Bakın, ben size saldırının bir tanesini anlatayım, bu gibi. Esas krizi biz, 2000 yılında eylül ayında yaşadık. Eylül ayında bu durumu kurtardık. Niye kurtardık? Çünkü o arada bir para girişi oldu ve o para girişiyle bunu yaşamadık. Normalde bu krizi 97’den beri erteliyorduk. 97’den itibaren biz bu krizi neden yaşamıyorduk? Herkesin tenkit ettiği, şu anda Türkiye’de bu krizle bugüne kadar bu iş idare edildi, bu yöntemle. Allah uzun ömür versin, Zekeriya Temizel’in getirdiği ‘nereden buldun?’ yasasıdır. O ‘Nereden buldun?’ yasası, kişilere mal beyanını yaparlarsa vergiden muaf olacakları söylendi. Yaklaşık olarak 6 milyar dolar beyanda bulundular; ama aynı tarihte Uzak Doğu’da ve Rusya’da başlayan o kriz dolayısıyla Türkiye’den 7 milyar dolar çıktı. Zaten bu yöntemi buradan öğrendiler, yani keşfettiler. Aynı anda 7 çıkıp 6 girince Türkiye, onu yaşamadı, sonraya ertelendi.

“Öğrencim anlatmasa benim bile haberim olmayacaktı”
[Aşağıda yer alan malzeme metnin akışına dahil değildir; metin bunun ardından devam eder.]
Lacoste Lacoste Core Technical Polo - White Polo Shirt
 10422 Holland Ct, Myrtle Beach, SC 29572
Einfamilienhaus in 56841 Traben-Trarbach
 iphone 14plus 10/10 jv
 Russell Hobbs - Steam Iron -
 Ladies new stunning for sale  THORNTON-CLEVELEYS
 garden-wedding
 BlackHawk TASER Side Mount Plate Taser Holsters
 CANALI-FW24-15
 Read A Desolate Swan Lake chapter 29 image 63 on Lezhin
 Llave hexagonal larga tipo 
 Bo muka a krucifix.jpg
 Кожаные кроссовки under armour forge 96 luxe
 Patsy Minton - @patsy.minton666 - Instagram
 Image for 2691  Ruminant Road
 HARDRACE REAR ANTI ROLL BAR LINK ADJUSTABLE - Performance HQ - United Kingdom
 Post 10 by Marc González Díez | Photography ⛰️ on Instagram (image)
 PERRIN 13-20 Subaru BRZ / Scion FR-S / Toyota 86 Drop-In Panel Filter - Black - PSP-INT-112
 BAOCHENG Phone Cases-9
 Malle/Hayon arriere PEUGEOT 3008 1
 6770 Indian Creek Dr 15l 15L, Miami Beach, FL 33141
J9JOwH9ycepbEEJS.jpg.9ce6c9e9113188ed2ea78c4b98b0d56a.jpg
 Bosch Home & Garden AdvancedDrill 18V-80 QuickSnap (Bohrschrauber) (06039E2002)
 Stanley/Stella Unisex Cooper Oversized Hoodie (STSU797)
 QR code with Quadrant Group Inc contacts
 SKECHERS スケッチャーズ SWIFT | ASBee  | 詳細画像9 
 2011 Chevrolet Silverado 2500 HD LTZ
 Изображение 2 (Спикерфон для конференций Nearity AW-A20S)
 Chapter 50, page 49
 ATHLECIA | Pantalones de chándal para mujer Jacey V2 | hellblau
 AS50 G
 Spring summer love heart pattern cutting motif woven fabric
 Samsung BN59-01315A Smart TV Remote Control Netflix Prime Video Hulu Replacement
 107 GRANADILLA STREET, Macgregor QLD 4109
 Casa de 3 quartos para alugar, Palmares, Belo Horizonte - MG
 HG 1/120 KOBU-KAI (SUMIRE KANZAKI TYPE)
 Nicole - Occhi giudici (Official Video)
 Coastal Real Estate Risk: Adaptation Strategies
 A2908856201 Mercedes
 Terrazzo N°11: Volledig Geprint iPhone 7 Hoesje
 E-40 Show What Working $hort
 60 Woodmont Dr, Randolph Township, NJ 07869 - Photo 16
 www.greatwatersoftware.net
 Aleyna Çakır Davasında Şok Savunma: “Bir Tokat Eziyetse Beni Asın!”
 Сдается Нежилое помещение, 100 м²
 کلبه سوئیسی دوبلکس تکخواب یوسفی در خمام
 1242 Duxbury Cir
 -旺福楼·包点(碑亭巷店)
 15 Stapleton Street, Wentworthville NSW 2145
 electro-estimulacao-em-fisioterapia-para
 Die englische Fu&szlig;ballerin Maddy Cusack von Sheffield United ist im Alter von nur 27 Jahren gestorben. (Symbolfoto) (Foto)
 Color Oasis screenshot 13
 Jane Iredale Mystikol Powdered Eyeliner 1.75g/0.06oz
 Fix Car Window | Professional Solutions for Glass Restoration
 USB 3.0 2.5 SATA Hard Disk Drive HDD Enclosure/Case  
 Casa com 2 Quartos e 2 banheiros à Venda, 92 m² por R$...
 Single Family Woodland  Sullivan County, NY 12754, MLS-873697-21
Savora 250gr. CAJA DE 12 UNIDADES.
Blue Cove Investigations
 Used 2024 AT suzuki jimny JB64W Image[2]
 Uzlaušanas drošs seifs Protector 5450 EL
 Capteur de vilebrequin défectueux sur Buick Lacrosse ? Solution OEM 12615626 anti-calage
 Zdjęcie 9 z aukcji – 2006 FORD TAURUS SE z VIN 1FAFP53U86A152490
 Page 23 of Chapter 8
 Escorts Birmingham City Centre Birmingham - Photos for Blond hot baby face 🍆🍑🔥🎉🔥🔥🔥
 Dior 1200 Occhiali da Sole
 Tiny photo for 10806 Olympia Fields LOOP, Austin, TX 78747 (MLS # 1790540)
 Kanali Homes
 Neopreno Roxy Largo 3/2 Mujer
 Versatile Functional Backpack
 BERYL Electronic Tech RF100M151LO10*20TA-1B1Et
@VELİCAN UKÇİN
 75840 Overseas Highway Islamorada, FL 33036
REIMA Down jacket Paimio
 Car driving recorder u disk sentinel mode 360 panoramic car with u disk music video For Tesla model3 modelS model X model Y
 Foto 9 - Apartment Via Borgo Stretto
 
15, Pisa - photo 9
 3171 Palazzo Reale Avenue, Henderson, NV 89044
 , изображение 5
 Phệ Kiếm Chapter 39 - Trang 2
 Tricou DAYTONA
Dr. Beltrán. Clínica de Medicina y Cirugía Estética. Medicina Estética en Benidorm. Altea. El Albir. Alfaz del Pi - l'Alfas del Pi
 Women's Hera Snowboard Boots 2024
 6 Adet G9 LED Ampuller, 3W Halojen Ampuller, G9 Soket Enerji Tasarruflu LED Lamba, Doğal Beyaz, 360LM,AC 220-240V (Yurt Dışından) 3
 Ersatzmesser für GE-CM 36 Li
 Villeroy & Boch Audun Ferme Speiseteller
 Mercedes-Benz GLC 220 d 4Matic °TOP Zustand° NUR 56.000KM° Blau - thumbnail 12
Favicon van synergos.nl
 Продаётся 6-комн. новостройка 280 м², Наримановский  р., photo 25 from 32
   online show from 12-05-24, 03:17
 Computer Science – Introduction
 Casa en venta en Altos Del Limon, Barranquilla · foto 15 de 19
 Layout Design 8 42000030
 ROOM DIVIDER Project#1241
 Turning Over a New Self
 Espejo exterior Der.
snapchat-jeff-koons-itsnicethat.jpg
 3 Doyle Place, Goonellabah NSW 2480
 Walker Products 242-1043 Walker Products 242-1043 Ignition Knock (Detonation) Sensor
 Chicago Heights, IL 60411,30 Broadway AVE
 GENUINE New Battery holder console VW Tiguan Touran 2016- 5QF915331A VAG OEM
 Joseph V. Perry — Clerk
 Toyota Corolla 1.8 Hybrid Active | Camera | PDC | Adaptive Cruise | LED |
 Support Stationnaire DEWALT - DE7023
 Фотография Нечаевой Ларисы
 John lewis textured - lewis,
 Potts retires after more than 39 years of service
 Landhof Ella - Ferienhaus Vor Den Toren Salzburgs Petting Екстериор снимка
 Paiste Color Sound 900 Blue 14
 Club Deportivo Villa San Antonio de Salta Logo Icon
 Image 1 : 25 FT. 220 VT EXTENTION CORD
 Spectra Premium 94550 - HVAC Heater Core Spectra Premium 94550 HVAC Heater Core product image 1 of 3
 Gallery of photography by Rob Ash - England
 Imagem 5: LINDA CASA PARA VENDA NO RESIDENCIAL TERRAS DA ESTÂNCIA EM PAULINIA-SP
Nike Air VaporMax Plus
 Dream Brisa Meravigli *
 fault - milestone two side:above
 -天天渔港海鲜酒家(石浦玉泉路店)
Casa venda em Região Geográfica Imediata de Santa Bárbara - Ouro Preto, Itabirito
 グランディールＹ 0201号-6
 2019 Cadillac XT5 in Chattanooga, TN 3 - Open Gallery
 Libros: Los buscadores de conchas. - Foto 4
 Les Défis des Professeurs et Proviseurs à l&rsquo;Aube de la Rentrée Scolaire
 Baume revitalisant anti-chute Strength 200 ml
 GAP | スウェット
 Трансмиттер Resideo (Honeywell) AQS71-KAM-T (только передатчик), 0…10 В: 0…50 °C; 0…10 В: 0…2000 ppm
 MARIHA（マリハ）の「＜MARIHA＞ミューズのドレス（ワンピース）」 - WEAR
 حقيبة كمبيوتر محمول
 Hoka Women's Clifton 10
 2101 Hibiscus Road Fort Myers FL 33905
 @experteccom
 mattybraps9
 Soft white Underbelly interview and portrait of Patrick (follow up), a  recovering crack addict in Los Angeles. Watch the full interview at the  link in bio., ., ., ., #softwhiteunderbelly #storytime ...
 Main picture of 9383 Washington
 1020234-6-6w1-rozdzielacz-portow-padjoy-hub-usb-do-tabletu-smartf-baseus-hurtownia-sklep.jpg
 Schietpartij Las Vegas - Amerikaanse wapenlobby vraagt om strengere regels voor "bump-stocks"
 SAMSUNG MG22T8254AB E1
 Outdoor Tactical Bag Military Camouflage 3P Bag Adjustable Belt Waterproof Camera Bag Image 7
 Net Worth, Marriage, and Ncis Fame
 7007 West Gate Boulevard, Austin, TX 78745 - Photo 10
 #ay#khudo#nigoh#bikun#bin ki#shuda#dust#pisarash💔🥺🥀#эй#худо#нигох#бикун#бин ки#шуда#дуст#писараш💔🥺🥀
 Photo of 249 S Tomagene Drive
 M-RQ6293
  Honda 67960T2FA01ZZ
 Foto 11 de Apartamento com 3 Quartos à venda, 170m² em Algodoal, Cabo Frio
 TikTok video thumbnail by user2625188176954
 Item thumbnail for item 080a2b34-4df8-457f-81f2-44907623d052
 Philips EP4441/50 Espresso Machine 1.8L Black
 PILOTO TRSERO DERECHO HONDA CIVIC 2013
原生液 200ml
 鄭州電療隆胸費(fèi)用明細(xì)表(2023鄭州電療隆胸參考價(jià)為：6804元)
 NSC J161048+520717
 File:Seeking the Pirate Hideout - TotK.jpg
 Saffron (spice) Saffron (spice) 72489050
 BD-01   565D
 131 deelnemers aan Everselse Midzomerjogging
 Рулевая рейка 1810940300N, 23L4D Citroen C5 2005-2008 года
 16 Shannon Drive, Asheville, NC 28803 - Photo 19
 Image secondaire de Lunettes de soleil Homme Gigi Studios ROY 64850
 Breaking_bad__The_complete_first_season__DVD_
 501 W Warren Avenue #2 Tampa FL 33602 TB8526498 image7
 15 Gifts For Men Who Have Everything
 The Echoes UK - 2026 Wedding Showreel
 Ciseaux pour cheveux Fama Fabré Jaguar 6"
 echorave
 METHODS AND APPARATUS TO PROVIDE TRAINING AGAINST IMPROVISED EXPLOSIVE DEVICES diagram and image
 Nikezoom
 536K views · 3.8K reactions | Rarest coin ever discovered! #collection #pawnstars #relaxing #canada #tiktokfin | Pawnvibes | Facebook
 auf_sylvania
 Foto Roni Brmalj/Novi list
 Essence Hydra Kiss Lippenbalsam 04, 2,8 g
Şimdiki saldırı ise… Ne zaman başladı bu saldırı? 2018’in mart ayından sonra; çünkü döviz rezervlerimiz son getirildiği tarih, şubatın sonu martın başı oldu. Bakın, bunun bu yönünü takip etmiş bir kişi olarak söylüyorum ve ben, tesadüf olmasa bundan haberdar olmayacağım. Bir öğrencim, bu altının getirilmesinde, taşımada görev almasaydı ve sürekli benden izin almasaydı, en son ‘Yeter artık! Seni bırakacağım’ dediğimde ‘Aman Hocam, artık bitti son taşıma’ ve o anlatmasa, benim bile haberim olmayacaktı. Bakın, benim bunu anlatmamın, vatandaşlarımızı bilgilendirmemim nedeni, salt milliyetçilik duygularıyla, vatanseverlik duygularıyladır. Yoksa ‘Siyaset yapmıyorum, ne diye söyleyeyim?’ derim; ama olmaz. Sorumluluğumuz var.

“Bu işi yapan kadrolar, şu anda AK Parti’nin AK Parti dışındaki kadrolarına hizmet ediyorlar”

Şimdi ise bu yapılan saldırıda şu anda sorun, AK Parti içinde çatışma var. O nedenle, gördüğünüz açıklamalar, birbirini tutmuyor, çelişiyor. Bu işi yapan kadrolar, şu anda aslında AK Parti’nin AK Parti dışındaki kadrolarına hizmet ediyorlar. Onun için bu bilgileri doğru, sağlıklı bildirmiyorlar. Benim bütün söylediğim bu.
Masum Türker, Türkiye’de kriz çıkmasının, Türkiye’yi finanse eden ve döviz oyunları üzerinden para kazanan çevrelerin aleyhine olacağını belirterek, “Onun için bunlar payını alıyorlar fakat iş çöküş noktasına geldiği anda, zaten yöntem belli, hemen tekrar kendileri burayı besliyorlar.” dedi.
Masum Türker, 128 milyar doların ‘buharlaşma’ ile açıklanmaması gerektiğini, bunun bir ‘soygun’ olduğunu ifade etti.